Emacs
Why Emacs:
Even as LLMs consume the world, I think emacs still has a place – maybe more of a place, since the frictions around customizing emacs are going to zero. Some work flows that I previously managed with emacs I manage with agents (e.g. managing git), but others still belong in emacs (like managing what I’m working on, and moving between streams quickly).
Truly customizable and extensible
I can shape my editor into a tool that fits me, instead of contorting myself to fit someone else’s UI design.
Once you get the hang of it, modifying emacs becomes easy and fun. LLM agents make it really easy.
Emacs is really fun!
That’s the main reason I like it!
Fun is a signal, not frivolity.
Fun leads to flow, and flow leads to deep work and curiosity and creativity.
Better than a clicking based GUI or a CLI:
I also find that the transient menu style interface fits much better in my brain than CLI or standard click-on-dropdown-menu based GUIs.
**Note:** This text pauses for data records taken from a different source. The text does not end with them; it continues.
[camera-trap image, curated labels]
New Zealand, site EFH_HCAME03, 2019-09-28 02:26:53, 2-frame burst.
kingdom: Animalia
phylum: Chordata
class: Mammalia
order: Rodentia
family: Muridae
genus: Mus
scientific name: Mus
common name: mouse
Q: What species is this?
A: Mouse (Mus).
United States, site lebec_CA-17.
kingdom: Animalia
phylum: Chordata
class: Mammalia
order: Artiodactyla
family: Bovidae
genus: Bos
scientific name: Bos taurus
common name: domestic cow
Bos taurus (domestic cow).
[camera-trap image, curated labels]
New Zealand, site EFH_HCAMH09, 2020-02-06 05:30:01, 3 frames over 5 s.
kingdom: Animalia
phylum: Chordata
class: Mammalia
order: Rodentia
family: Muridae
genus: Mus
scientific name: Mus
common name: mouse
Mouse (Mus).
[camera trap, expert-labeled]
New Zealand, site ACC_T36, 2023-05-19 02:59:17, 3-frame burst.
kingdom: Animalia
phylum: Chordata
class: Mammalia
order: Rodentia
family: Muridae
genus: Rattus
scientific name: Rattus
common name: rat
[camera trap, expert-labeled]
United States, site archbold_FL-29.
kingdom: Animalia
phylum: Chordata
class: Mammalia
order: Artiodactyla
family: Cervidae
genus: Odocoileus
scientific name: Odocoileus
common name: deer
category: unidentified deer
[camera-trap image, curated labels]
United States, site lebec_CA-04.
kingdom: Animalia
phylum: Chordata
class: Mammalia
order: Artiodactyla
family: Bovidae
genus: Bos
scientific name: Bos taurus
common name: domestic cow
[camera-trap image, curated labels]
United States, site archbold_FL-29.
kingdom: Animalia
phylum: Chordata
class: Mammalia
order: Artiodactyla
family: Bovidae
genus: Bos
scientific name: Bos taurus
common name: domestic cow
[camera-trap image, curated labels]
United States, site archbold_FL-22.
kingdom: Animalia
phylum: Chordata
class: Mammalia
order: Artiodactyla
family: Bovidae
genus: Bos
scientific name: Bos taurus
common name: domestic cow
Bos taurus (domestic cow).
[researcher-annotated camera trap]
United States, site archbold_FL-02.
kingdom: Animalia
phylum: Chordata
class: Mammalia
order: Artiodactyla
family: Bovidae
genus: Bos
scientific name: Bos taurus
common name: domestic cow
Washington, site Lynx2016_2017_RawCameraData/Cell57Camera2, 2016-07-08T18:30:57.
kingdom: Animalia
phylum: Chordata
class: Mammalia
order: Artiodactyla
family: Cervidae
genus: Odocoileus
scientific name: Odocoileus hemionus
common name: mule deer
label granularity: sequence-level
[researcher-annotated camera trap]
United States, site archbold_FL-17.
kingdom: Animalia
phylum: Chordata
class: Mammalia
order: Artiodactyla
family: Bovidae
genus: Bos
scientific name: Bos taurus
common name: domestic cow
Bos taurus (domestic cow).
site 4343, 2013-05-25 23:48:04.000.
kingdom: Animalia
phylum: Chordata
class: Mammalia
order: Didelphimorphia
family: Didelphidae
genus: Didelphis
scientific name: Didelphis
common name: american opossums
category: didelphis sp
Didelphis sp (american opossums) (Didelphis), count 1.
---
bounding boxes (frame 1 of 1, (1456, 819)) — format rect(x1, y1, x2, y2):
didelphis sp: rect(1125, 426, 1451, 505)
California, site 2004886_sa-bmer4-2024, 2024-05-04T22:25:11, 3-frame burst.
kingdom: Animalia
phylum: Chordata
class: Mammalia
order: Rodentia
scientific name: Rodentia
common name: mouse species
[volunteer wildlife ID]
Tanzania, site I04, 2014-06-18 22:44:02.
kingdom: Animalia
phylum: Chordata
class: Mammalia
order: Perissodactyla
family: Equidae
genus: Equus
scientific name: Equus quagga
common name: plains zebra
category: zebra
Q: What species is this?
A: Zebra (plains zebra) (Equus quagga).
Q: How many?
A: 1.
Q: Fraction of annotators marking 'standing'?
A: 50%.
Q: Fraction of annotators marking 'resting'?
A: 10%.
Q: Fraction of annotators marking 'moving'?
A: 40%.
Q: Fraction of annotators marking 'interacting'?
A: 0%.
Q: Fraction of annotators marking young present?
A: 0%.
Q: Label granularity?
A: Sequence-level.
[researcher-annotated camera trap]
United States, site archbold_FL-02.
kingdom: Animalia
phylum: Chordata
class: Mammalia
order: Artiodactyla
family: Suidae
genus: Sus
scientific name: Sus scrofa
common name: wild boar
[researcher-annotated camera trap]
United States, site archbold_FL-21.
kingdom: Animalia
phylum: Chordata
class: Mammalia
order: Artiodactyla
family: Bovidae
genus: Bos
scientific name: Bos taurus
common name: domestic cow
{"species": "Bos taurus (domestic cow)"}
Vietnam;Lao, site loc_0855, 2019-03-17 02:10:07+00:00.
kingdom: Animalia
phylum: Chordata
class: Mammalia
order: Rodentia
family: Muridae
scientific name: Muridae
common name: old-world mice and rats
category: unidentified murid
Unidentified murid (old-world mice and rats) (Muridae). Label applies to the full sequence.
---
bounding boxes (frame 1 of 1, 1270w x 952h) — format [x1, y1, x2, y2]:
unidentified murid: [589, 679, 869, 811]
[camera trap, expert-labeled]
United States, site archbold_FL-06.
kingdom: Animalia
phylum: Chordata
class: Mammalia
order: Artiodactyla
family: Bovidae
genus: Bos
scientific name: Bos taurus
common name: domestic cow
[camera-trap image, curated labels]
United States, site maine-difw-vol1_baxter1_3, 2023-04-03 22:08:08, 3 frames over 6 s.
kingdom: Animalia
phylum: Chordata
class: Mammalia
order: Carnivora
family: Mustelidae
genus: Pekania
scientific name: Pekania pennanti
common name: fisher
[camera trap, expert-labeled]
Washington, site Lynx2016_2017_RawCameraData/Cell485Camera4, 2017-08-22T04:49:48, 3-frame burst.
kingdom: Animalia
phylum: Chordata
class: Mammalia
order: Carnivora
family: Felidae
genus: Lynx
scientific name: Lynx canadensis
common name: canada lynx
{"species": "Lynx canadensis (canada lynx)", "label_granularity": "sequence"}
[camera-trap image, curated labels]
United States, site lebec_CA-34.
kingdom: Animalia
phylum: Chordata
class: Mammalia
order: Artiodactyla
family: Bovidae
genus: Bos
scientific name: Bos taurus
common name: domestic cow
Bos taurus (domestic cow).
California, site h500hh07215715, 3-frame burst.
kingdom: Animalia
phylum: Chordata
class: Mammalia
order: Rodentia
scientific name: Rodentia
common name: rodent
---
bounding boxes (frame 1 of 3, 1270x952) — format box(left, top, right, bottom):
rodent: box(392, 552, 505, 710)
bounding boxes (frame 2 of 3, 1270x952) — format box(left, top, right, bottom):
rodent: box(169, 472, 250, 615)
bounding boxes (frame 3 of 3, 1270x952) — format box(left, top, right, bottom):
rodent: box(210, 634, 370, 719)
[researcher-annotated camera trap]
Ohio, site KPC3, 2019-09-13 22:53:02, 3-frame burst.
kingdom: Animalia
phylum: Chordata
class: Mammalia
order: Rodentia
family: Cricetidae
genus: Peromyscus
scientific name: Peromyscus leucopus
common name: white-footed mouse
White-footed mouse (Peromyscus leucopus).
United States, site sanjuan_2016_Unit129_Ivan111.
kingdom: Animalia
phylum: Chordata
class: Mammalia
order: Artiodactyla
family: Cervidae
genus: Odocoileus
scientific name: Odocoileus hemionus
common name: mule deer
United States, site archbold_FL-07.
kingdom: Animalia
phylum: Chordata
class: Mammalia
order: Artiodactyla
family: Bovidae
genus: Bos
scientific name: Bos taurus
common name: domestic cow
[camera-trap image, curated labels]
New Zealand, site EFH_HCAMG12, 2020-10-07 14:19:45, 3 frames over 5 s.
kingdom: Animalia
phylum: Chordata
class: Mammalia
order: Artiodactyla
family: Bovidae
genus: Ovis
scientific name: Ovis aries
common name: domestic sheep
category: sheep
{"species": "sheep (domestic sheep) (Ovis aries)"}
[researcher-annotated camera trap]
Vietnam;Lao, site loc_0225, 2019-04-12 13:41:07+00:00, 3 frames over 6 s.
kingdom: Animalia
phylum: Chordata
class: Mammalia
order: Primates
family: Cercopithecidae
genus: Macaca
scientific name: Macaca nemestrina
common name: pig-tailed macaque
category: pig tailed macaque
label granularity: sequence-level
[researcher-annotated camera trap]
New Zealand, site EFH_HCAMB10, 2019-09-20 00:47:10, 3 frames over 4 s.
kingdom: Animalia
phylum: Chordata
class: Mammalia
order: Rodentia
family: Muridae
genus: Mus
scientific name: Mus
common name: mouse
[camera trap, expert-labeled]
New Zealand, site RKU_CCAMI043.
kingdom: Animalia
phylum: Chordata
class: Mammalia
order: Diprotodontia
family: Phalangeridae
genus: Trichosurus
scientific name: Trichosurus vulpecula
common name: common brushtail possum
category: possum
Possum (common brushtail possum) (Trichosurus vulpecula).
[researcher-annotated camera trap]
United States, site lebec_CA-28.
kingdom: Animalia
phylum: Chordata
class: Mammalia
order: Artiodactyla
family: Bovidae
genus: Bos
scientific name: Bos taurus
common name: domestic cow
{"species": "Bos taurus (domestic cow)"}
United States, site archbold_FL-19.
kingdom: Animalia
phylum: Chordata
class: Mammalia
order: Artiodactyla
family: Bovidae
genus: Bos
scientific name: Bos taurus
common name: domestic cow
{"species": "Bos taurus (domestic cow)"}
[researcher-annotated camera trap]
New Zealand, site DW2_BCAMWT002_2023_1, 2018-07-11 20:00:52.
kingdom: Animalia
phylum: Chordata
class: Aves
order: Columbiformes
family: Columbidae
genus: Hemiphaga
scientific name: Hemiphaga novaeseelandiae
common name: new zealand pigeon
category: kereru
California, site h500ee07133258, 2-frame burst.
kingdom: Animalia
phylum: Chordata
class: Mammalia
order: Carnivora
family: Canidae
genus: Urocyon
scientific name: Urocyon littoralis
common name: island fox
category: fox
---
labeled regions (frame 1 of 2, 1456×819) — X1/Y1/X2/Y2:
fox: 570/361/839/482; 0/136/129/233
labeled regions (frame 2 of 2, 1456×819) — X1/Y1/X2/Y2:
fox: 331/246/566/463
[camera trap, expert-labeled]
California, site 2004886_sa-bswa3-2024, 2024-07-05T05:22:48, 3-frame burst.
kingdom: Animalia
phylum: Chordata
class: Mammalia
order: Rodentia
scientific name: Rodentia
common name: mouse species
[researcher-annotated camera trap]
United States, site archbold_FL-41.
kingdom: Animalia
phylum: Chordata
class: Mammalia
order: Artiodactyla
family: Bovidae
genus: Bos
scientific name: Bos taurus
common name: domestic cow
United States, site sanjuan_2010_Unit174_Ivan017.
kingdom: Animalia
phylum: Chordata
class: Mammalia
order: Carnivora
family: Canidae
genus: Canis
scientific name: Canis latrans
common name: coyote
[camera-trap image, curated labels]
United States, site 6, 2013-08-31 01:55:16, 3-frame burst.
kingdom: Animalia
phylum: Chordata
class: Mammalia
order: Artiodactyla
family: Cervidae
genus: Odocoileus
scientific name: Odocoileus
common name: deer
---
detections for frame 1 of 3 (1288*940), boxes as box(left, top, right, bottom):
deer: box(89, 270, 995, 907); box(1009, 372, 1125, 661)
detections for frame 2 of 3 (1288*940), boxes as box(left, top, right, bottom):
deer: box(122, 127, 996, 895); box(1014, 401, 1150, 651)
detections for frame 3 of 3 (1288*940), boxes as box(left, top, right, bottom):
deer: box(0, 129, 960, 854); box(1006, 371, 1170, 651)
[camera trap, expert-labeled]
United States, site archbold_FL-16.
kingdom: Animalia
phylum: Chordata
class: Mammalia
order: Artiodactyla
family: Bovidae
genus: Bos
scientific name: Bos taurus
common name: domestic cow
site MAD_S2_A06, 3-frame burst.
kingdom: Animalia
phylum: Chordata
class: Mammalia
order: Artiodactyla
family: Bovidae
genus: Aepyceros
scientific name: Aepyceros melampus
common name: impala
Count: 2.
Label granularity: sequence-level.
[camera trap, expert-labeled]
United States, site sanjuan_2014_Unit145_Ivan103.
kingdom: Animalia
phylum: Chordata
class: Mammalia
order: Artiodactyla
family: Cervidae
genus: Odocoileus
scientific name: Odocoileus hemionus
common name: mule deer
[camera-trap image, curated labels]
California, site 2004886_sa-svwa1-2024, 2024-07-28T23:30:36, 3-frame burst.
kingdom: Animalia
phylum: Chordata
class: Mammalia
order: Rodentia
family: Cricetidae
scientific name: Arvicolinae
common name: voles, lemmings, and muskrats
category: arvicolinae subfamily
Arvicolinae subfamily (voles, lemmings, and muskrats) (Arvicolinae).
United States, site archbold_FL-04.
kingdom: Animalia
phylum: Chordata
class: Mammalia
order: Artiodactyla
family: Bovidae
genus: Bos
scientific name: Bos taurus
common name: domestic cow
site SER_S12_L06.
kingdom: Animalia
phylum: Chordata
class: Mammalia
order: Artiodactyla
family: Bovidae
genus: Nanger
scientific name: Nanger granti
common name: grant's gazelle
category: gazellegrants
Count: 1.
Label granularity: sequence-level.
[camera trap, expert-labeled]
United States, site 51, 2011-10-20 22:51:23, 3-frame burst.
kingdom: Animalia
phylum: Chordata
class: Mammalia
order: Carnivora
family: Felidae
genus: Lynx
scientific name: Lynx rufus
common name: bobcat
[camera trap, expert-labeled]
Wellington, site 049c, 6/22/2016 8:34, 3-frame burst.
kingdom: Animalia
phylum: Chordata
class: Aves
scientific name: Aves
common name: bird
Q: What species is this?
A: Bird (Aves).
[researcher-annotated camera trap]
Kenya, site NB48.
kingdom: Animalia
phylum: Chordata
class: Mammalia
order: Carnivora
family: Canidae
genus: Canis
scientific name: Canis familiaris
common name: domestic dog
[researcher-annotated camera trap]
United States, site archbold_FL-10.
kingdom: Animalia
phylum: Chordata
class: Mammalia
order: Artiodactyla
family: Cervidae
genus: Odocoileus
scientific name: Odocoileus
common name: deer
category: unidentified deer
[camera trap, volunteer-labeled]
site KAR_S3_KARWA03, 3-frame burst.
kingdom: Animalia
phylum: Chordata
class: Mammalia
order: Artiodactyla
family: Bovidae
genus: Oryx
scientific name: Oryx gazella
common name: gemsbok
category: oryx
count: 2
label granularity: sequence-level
Stuff that I use frequently becomes muscle memory, and for stuff that I don’t use frequently I get gentle, immediate and usually useful hints from the system about what I’m trying to do.
Great Aesthetics
Who doesn’t want to look like an 80s hacker when they work.
All-encompassing
Emacs can absorb pretty much all parts of your workflow into the same extensible system.
Favorite features:
Org mode:
Org babel as a replacement for jupyter notebooks
Literate code!
Here’s an example of an org babel file as a generic data science notebook!
Here’s what it looks like when published to html.
There are some missing features, and I’ve written a package that adds the ones I’ve missed the most a package that adds them.
Org todos / agenda
I love that I can collect todos from my org babel notebooks! No more running todo lists, org just collects them in their natural contexts.
Org publish:
I can take all my notes, with code and diagrams and latex, and easily publish them to the Internet. That’s how this webpage is generated, and it only takes a few lines of config to get going.
Magit
I don’t think I would have learned git so thoroughly without magit. I love having all the options clearly available to me, it makes visualizing staging hunks of code clear, and it simplifies rebasing by having all the information visible and/or automatically loaded based on cursor location.
Dired/dirvish
- wdired is magic – I love being able to treat things that don’t feel editable as editable, actually. (Consult-ripgep embark has the same flavor.)
- ! or & then command (e.g. firefox) on the highlighted file(s) = yay
it’s also smart about guessing what you want to do! - Tab on a file or a folder!